Je remercie Dieu de ce qu’il m’a fait un peu comprendre cette vérité que mon devoir principal était de m’occuper plus spécialement des enfants de la maison, que ce devoir était aussi et plus important que tout autre, que ces enfants sont aussi bien les enfants de Dieu que les autres personnes, et que le bien est plus facile et plus réel auprès d’eux qu’auprès des autres, et plus convenable, plus approprié à mon caractère, mon esprit, que tout autre bien en réalité plus difficile et plus infécond: priez s’il vous plaît pour que  j’agisse selon la lumière et la grâce de Dieu. Le véritable zèle consiste toujours à chercher ce que les autres ne veulent pas ou semblent dédaigner, et ces pauvres enfants sont bien dignes d’intérêt et d’affection; je les aime davantage depuis que je suis plus au milieu d’eux et même, si je pouvais, je cesserais tout travail extérieur pour m’y occuper exclusivement, si je croyais que Dieu le demandât.

Il faut passer par le corps pour aller jusqu’aux âmes, il faut être le protecteur, le médecin de leur corps pour leur bien faire comprendre qu’on aime leur âme; l’amour de l’invisible se manifeste par l’amour du visible, du sensible. Hier soir, assez tard, j’ai fait une infusion à Joseph et à Ménétrier, j’ai compris que cela leur faisait plaisir, il faut s’attirer l’affection par tous les moyens. J’ai établi pour nos malades la lecture spirituelle, ou plutôt conférence spirituelle à 9 h du soir, j’en profite pour leur donner paternellement les petits avis à donner, et le matin à 6 h ½ je vais leur faire la prière et quelques courtes réflexions pour la journée; il faudra quelque temps pour les habituer à ces petits exercices, mais j’espère en venir à bout, ce n’est pas en quelques jours que l’on peut parvenir à corriger et à redresser ; on peut compter sur Joseph, François et Debouchonnet ; il y a bien à désirer pour les autres.

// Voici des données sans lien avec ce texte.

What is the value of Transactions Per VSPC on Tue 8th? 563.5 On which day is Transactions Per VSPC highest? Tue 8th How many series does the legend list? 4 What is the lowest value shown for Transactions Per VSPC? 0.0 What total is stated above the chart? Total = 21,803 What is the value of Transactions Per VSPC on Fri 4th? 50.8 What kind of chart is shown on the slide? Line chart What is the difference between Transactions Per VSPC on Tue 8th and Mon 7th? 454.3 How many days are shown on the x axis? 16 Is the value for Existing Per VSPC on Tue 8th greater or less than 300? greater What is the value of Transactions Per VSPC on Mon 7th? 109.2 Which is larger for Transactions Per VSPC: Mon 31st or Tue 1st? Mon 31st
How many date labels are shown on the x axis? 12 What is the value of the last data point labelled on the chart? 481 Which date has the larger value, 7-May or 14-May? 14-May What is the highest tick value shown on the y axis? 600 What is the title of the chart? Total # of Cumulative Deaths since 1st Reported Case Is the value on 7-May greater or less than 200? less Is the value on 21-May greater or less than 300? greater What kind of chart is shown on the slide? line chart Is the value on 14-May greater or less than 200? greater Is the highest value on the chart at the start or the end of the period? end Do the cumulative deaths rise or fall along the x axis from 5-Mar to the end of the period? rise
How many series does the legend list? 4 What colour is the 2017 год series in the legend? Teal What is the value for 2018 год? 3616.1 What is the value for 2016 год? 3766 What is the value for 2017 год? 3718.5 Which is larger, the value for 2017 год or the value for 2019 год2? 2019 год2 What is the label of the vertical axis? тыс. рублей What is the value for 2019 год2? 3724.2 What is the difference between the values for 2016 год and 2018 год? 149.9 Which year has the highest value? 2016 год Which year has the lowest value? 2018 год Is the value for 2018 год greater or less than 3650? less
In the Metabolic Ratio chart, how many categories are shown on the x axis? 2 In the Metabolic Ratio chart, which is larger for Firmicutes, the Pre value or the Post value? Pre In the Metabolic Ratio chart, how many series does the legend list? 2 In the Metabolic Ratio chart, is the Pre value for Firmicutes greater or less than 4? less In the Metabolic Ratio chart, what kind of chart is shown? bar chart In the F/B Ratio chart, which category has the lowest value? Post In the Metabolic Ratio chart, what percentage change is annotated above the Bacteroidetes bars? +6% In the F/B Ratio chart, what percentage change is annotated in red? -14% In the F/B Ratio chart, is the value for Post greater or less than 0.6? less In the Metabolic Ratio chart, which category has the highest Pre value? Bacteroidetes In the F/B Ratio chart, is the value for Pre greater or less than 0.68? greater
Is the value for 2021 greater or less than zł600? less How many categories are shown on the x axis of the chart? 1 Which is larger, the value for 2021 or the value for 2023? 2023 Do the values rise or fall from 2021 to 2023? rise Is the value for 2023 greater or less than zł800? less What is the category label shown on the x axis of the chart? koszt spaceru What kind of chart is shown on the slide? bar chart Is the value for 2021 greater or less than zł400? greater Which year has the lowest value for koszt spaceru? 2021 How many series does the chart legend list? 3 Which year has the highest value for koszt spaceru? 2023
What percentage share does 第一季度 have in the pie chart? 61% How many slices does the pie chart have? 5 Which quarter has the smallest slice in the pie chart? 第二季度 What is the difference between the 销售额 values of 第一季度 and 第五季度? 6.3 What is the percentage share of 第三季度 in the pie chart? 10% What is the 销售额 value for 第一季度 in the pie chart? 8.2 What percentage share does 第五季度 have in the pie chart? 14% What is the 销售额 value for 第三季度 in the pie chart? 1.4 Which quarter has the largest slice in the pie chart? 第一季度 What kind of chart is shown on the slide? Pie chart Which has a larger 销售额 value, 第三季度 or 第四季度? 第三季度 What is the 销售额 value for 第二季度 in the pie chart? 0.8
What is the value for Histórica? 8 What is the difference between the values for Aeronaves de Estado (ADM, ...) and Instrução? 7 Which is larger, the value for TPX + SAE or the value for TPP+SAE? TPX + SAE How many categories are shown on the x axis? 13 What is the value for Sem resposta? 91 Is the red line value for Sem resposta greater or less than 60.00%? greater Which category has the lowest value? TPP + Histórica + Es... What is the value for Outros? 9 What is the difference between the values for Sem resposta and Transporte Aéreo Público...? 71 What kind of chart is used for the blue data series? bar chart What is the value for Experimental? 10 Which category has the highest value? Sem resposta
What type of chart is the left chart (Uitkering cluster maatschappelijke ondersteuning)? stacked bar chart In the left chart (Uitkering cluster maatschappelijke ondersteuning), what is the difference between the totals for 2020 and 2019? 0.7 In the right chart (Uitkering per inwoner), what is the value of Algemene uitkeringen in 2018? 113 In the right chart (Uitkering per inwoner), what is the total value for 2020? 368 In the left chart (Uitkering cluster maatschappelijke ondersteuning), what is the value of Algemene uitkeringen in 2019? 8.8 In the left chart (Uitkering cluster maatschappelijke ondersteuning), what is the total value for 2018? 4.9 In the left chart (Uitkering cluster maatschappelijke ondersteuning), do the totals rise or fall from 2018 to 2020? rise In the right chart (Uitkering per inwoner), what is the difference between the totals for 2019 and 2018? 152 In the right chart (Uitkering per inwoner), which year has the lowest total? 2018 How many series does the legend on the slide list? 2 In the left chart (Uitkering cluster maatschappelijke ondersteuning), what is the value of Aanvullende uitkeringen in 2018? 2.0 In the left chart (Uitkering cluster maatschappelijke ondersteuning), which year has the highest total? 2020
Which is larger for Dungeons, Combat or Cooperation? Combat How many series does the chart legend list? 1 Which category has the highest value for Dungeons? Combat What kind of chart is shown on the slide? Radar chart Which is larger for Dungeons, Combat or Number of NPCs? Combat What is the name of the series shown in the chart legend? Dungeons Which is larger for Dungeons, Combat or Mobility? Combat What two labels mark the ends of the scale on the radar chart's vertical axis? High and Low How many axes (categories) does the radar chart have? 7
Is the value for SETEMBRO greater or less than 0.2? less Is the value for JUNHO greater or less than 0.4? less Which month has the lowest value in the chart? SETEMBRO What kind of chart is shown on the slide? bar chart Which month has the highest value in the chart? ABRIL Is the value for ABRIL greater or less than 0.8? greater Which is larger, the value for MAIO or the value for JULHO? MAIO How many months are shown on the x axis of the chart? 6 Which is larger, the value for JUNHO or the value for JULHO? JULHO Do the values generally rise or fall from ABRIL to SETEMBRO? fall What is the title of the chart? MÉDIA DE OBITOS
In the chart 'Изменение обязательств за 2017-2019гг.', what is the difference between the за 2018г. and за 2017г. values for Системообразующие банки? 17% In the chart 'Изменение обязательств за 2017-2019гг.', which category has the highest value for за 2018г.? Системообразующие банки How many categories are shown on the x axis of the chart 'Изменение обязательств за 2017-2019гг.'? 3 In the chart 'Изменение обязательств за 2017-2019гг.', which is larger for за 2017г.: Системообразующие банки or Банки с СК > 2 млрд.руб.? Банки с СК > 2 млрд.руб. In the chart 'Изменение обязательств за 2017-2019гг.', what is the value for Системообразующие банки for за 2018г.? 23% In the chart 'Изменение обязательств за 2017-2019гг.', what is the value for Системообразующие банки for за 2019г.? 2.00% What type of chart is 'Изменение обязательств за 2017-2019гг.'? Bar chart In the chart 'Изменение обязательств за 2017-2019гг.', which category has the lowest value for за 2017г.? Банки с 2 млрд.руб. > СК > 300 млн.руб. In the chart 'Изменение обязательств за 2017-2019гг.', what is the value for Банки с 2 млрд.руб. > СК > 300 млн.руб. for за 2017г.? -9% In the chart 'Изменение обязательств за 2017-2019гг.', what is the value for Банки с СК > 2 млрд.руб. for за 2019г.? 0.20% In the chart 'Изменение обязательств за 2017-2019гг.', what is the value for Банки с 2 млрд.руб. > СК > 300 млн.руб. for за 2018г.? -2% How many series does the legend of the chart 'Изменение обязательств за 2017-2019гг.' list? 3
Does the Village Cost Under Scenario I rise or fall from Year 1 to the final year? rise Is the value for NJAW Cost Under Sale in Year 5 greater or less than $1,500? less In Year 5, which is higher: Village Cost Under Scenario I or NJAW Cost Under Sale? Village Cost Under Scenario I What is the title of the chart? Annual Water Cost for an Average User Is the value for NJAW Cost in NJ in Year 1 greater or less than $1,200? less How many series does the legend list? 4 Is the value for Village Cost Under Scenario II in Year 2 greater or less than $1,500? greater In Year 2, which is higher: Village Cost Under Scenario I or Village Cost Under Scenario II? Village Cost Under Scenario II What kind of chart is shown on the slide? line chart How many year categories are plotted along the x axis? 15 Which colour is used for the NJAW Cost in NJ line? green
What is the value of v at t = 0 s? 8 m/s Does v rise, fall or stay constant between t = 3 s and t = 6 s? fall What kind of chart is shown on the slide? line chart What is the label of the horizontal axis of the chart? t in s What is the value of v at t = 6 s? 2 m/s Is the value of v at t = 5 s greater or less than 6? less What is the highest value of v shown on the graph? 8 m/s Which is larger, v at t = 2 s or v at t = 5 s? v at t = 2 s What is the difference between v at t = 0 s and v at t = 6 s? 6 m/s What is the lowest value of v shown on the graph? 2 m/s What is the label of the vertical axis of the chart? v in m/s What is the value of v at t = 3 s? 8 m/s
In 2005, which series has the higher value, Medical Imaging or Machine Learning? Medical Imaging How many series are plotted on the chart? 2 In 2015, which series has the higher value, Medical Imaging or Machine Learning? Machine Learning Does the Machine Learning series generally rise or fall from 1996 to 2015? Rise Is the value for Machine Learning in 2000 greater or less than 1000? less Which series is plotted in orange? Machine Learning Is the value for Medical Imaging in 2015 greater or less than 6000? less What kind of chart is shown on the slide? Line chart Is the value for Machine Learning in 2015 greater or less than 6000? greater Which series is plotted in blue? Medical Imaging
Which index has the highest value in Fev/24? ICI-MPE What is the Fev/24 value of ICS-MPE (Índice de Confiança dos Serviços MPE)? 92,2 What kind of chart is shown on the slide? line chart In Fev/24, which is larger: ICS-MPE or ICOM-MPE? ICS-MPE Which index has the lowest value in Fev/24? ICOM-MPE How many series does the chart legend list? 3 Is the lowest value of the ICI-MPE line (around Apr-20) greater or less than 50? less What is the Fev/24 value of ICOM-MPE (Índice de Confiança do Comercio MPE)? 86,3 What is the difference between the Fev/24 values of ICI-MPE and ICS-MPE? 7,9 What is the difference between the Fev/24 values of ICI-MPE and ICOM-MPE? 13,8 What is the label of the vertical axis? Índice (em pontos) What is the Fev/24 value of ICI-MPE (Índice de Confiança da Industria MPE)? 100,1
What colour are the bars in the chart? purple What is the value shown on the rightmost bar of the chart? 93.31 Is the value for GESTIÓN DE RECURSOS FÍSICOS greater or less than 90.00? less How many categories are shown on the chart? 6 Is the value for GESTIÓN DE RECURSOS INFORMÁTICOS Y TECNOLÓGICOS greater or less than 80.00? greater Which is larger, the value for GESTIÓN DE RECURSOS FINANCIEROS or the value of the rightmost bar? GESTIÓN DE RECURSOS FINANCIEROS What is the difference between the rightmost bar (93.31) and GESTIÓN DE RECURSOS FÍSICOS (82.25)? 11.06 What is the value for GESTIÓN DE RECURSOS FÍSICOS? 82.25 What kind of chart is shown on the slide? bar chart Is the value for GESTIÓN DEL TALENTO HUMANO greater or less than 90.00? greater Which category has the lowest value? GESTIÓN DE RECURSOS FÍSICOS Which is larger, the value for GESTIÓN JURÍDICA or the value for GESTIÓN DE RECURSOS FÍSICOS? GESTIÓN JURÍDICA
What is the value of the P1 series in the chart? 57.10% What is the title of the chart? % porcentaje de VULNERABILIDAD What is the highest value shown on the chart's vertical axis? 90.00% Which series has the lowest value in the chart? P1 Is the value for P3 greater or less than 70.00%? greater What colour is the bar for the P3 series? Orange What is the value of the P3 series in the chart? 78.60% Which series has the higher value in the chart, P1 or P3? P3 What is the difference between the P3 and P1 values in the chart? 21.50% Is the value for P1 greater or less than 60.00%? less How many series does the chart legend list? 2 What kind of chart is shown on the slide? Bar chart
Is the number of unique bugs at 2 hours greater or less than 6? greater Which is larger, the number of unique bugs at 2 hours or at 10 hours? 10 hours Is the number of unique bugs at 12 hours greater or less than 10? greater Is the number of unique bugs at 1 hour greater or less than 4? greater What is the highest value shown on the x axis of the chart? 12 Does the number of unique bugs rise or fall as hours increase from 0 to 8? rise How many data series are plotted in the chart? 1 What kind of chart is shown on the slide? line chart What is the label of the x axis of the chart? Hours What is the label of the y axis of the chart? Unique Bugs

Benoît est un bon garçon qui n’est pas dans l’intention de rester quoiqu’il soit sage. Il ne faudrait être sévère qu’autant que la négligence prolongée des uns nuirait gravement à la sanctification des autres ; j’ai confiance que tout ira bien : grâce, temps et patience, voilà ce qu’il faut.

Ma santé va bien, j’ai besoin de quelques ménagements, mais il faut mettre sa confiance en Dieu ; je refuserai, comme vous le dites fort bien, toutes douceurs étrangères, cela est contraire à la pauvreté et à l’esprit de mortification.

Ne soyez pas inquiet au sujet de la santé de votre père, sa santé va bien, son âme est toujours dans le même état. Je dirai, selon votre désir, deux messes par mois pour son âme, et il faut espérer que Dieu l’éclairera et lui fera miséricorde. Courage donc, mon bien cher frère en Notre-Seigneur j’éprouve une secrète joie de penser que la volonté de Dieu doit s’accomplir; prions et prions toujours, et confiance en lui seul. Sœur Amélie va bien, ainsi que Sœur Marie, Dieu achèvera ce qu’il a commencé en elle. A Dieu, mon frère, tout à vous et à l’œuvre.